Iranian Supreme Leader Ayatollah Ali Khamenei (Office of the Supreme Leader, via AP)

Five months ago, according to a new Reuters report, Iranian Foreign Minister Ali Akbar Salehi sent a handwritten letter to Supreme Leader Ali Khamenei calling for Iran to reach out to Washington for "broad discussions with the United States." President Obama has been calling on Iran to do exactly that since he first took office in 2009, reiterating again and again that he wanted the two countries to resolve their issues directly.

Khamenei, who has shown little public interest in accepting Obama's offers of direct talks, reportedly responded to Salehi's latter with a note stating that "he was not optimistic but would not oppose them if they pursued the initiative," Reuters reported. The most significant news here may be that the letter signals that Khamenei is now being pressured to deal with Washington not only from the outside world but from his own government.

Salehi's letter was sent in January, during a series of unusual signs that Iran might be willing to talk to Washington, which had rebuffed a 2003 Iranian offer for direct talks. In October, the New York Times reported that Iran and the United States had agreed in principal to hold direct negotiations. The Iranians insisted on waiting until after the U.S. presidential election, and some observers wondered if the United states might want to postpone until after Iran's own presidential election, to be held later this month.
_____
[JOBS]
1 > According to the Iran extract, in what month did Salehi send his letter to Khamenei?
2 > From the Iran extract, repeat the words starting with "Five months ago, according" and going on through "his own government.".
3 > For each statement, say whether the Iran extract agrees with it, and quote the words that decide it.
(a) Obama first took office in 2009.
(b) Washington accepted a 2003 Iranian offer for direct talks.
(c) The Iranians wanted to wait until after the U.S. presidential election.
_____
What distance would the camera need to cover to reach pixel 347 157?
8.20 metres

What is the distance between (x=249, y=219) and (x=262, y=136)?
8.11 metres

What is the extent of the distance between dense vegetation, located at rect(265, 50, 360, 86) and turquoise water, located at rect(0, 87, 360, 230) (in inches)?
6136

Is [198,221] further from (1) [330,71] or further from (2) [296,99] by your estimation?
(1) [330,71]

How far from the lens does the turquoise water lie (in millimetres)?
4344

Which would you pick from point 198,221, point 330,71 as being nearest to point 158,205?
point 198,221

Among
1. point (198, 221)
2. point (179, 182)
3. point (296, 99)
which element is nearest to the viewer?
_____
[ANSWER LIST]
1 > January.

2 >
Five months ago, according to a new Reuters report, Iranian Foreign Minister Ali Akbar Salehi sent a handwritten letter to Supreme Leader Ali Khamenei calling for Iran to reach out to Washington for "broad discussions with the United States." President Obama has been calling on Iran to do exactly that since he first took office in 2009, reiterating again and again that he wanted the two countries to resolve their issues directly.

Khamenei, who has shown little public interest in accepting Obama's offers of direct talks, reportedly responded to Salehi's latter with a note stating that "he was not optimistic but would not oppose them if they pursued the initiative," Reuters reported. The most significant news here may be that the letter signals that Khamenei is now being pressured to deal with Washington not only from the outside world but from his own government.

3 >
(a) Yes: "since he first took office in 2009"
(b) No: "which had rebuffed a 2003 Iranian offer for direct talks"
(c) Yes: "The Iranians insisted on waiting until after the U.S. presidential election"